Text provided:
^^^^^^^^

# Free Custom Titles?



## Angel Tarragon (May 27, 2005)

Okay, I have not paid for a custom title or any other featues, but for some reason I now have the ability to have a custom title. Just letting you guys know.


----------



## Darkness (May 27, 2005)

Hm. Mod CP says you're a Golden Community Supporter.

In case that's not right, what kind of CS should you be, if any?


----------



## Michael Morris (May 27, 2005)

Frukathka said:
			
		

> Okay, I have not paid for a custom title or any other featues, but for some reason I now have the ability to have a custom title. Just letting you guys know.




I turned it off then - I don't know how it got turned on if you subscribe to activate it.


----------



## Angel Tarragon (May 27, 2005)

Michael Morris said:
			
		

> I turned it off then - I don't know how it got turned on if you subscribe to activate it.



Turned what off?


----------



## Darkness (May 27, 2005)

Frukathka said:
			
		

> Turned what off?



 Apparently the Golden Community Supporter thing I mentioned earlier.


----------



## Angel Tarragon (May 27, 2005)

Okay, so I no longer have the option of a custom title, but I'm still showing up as having a 1 year community supporter account.


----------



## Angel Tarragon (May 27, 2005)

So what is the difference between a community supporter and a golden community supporter?


----------



## Jdvn1 (May 27, 2005)

Frukathka said:
			
		

> Okay, so I no longer have the option of a custom title, but I'm still showing up as having a 1 year community supporter account.



Isn't it possible someone got you a community support account?


----------



## Angel Tarragon (May 27, 2005)

Jdvn1 said:
			
		

> Isn't it possible someone got you a community support account?



I suppose so, but wouldn't said person clue me in to the gift?


----------



## Morrus (May 27, 2005)

I seem to recall Hand of Evil buying you an account a few months back, Frukathka.  I also seem to remember him saying he sent you a PM to tell you but you never replied (presumably being unaware that you now had access to PMs!)

So you should have a CS account, courtesy of HoE.


----------



## Henry (May 27, 2005)

Guess we'd better turn that back on, then!


----------



## Darkness (May 27, 2005)

Henry said:
			
		

> Guess we'd better turn that back on, then!



 That's what I was thinking as well.


----------



## diaglo (May 27, 2005)

Morrus said:
			
		

> I seem to recall Hand of Evil buying you an account a few months back, Frukathka.  I also seem to remember him saying he sent you a PM to tell you but you never replied (presumably being unaware that you now had access to PMs!)
> 
> So you should have a CS account, courtesy of HoE.



yeah, that's what i remember too.


----------



## Michael Morris (May 27, 2005)

Ok, turned back on


----------



## Truth Seeker (May 27, 2005)

diaglo said:
			
		

> yeah, that's what i remember too.




*chiming in* Why yes..the MAs---I mean the Great HOE did invoke this privilege upon thee .


----------



## Ao the Overkitty (May 28, 2005)

Yes. he handed out a few accounts.  I was another blessed with the gift from the dark side.


----------



## Darth K'Trava (May 28, 2005)

^^^^^^^^

Extracted entries:
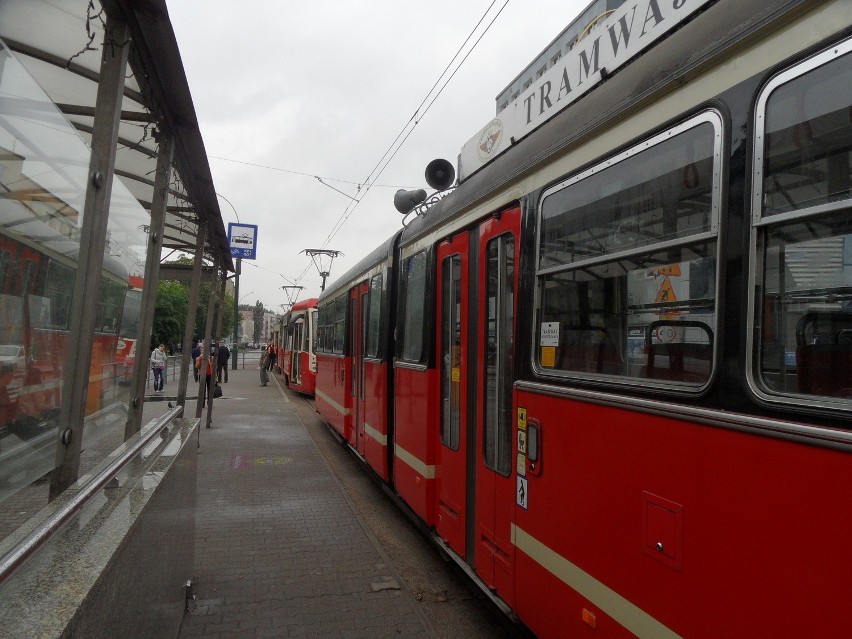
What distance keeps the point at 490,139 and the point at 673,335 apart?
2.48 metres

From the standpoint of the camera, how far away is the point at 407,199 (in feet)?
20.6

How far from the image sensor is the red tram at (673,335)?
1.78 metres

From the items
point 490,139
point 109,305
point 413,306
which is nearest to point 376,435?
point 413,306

^^^^^^^^

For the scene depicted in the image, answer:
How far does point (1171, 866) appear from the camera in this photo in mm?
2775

^^^^^^^^

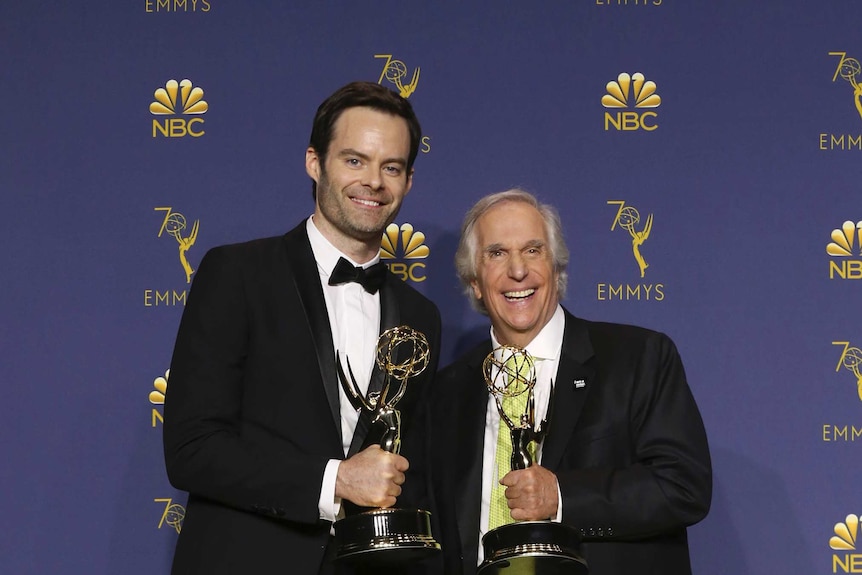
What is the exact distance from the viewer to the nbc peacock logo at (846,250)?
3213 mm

^^^^^^^^

Work order 1:
Reproduce the part of the custom titles thread between "## Ao the Overkitty" and "K'Trava (May 28, 2005)", inclusive.
Work order 2:
In the custom titles thread, who does Morrus recall buying Frukathka an account?

Problem solution 1:
## Ao the Overkitty (May 28, 2005)

Yes. he handed out a few accounts.  I was another blessed with the gift from the dark side.


----------



## Darth K'Trava (May 28, 2005)

Problem solution 2:
Hand of Evil